- **Consignes**:
1. Dans le texte sur les héroïnes de l'écran des années trente, relevez tous les traitements qu'on pouvait, selon lui, infliger à la femme dans les conditions d'absence de droits.
2. Rédigez la suite du texte sur les héroïnes de l'écran des années trente, après sa dernière phrase.

- **Bloc de texte**:
——————————

Les héroïnes de l'écran des années trente, robots biologiques, étaient programmées pour résoudre les problèmes d'ordre politique et économique immédiats. Et les femmes ne prenaient pas du tout l'exécution du programme établi comme l'application d'un supplice. Au contraire, elles découvrirent en lui une source de joie frénétique et intarissable pour elles-mêmes. Les idéologues du socialisme totalitaire chérissaient par dessus tout chez les représentantes du "sexe faible" leur aptitude à participer à la production sociale. L'armée des travailleurs du pays doubla en nombre par l'apport de main-d'oeuvre féminine. Dans un même temps, l'émancipation des femmes prenait corps. Le rêve séculaire des suffragettes s'accomplit, mais de manière tout à fait imprévue. La femme avait désormais accès à l'organe suprême du pouvoir politique, mais celui-ci n'avait qu'une fonction décorative dans un pays dirigé par un dictateur. Elle parvint à l'égalité des droits avec l'homme ; ce qui signifie que dans les conditions d'absence de droits on pouvait la torturer pendant les interrogatoires, la fusiller ou la laisser moisir sans procès dans un camp. On a ouvert à la femme la voie du travail d'utilité publique, mais cette opportunité s'est très vite transformée en une sévère nécessité : la liberté de choix disparut.

——————————

- **Données enregistrées**:
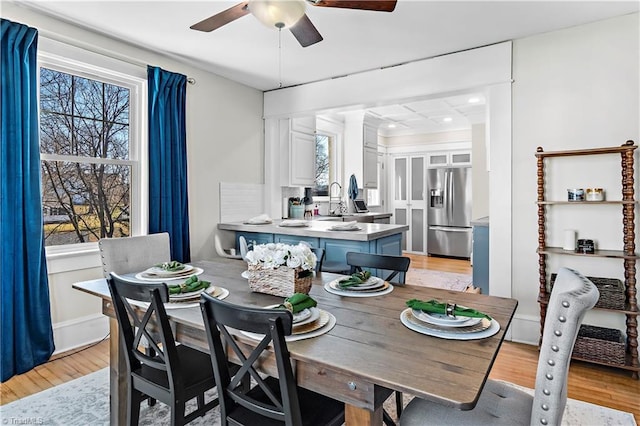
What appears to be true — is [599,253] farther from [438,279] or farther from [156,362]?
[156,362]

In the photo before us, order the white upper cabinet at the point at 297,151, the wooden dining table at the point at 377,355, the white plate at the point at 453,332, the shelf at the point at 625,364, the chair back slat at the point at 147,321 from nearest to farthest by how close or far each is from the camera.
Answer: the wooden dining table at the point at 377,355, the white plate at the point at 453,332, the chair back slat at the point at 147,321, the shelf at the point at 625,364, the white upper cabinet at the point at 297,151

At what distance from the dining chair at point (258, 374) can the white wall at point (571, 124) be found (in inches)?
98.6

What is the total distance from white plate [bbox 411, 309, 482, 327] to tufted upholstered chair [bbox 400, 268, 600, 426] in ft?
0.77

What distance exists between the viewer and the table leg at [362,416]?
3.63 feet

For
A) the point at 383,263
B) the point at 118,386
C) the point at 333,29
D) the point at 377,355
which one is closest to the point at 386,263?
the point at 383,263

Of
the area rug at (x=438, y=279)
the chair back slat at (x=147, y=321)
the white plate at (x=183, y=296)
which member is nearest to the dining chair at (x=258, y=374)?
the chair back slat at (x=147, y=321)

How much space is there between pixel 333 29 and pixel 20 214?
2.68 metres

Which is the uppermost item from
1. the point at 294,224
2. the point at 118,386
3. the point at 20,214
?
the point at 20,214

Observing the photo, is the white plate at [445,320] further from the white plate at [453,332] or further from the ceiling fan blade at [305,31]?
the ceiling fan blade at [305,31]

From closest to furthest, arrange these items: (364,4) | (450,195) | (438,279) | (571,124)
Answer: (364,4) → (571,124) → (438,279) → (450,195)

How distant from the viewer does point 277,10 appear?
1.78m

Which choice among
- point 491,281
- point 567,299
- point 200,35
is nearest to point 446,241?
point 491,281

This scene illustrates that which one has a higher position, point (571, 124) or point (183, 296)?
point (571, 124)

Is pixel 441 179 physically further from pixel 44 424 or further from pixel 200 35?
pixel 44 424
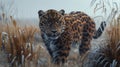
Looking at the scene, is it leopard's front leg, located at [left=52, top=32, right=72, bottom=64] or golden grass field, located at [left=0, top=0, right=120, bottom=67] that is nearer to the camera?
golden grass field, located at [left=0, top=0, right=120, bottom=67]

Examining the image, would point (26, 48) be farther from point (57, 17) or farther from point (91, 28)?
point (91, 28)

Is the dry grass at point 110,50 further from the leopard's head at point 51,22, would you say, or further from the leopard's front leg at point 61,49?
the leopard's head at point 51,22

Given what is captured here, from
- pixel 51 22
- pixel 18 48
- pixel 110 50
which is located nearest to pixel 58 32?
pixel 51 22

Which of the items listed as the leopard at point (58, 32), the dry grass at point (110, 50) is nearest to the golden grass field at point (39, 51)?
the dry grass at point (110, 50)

——————————

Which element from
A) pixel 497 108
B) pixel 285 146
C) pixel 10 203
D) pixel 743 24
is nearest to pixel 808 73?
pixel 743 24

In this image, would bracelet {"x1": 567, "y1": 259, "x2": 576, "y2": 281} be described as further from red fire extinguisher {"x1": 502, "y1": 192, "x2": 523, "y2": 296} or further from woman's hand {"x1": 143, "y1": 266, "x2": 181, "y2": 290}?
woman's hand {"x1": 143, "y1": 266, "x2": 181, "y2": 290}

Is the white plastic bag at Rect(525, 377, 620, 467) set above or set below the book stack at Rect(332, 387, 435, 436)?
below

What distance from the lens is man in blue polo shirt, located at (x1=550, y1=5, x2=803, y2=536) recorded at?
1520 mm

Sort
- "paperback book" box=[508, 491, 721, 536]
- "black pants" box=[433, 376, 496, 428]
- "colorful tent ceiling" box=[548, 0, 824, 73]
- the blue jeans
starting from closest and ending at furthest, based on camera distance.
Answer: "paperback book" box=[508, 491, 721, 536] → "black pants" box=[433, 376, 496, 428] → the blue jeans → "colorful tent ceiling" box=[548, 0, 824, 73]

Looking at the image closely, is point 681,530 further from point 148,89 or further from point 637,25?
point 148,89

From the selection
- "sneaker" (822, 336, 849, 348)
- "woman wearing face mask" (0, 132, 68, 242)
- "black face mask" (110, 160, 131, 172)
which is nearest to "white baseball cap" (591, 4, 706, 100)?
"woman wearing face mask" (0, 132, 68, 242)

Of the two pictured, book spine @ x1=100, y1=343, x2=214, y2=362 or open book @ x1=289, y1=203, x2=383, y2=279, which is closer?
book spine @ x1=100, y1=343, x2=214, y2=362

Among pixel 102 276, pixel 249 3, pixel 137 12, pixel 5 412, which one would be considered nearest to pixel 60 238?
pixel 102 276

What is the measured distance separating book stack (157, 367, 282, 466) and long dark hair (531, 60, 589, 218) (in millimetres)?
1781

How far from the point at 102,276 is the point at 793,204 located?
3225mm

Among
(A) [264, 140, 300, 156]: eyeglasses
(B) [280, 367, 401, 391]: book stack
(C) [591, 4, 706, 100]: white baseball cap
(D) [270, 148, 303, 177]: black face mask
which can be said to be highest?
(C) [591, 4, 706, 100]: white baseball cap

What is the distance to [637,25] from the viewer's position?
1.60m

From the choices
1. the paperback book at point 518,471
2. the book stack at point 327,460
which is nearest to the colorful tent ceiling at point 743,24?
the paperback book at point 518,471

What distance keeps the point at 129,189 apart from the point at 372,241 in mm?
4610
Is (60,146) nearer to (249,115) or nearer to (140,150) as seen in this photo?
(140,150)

——————————

- **Réponses attendues**:
1.
- la torturer pendant les interrogatoires
- la fusiller
- la laisser moisir sans procès dans un camp

2.
Pendant ce temps, précisément, le mythe de l'affranchissement de la femme était, plus volontiers que tout autre thème, exploité par la propagande officielle, étant donné qu'il représentait une variante enthousiasmante, renforcée émotionnellement par le mythe de la liberté du citoyen soviétique en général. Bien sûr, ce mythe était fréquemment mis en oeuvre à l'écran. Si on essayait de se représenter une image généralisée du cinéma soviétique des années trente-quarante, elle serait certainement, et ce ne serait pas par hasard, personnifiée par Lioubov Orlova.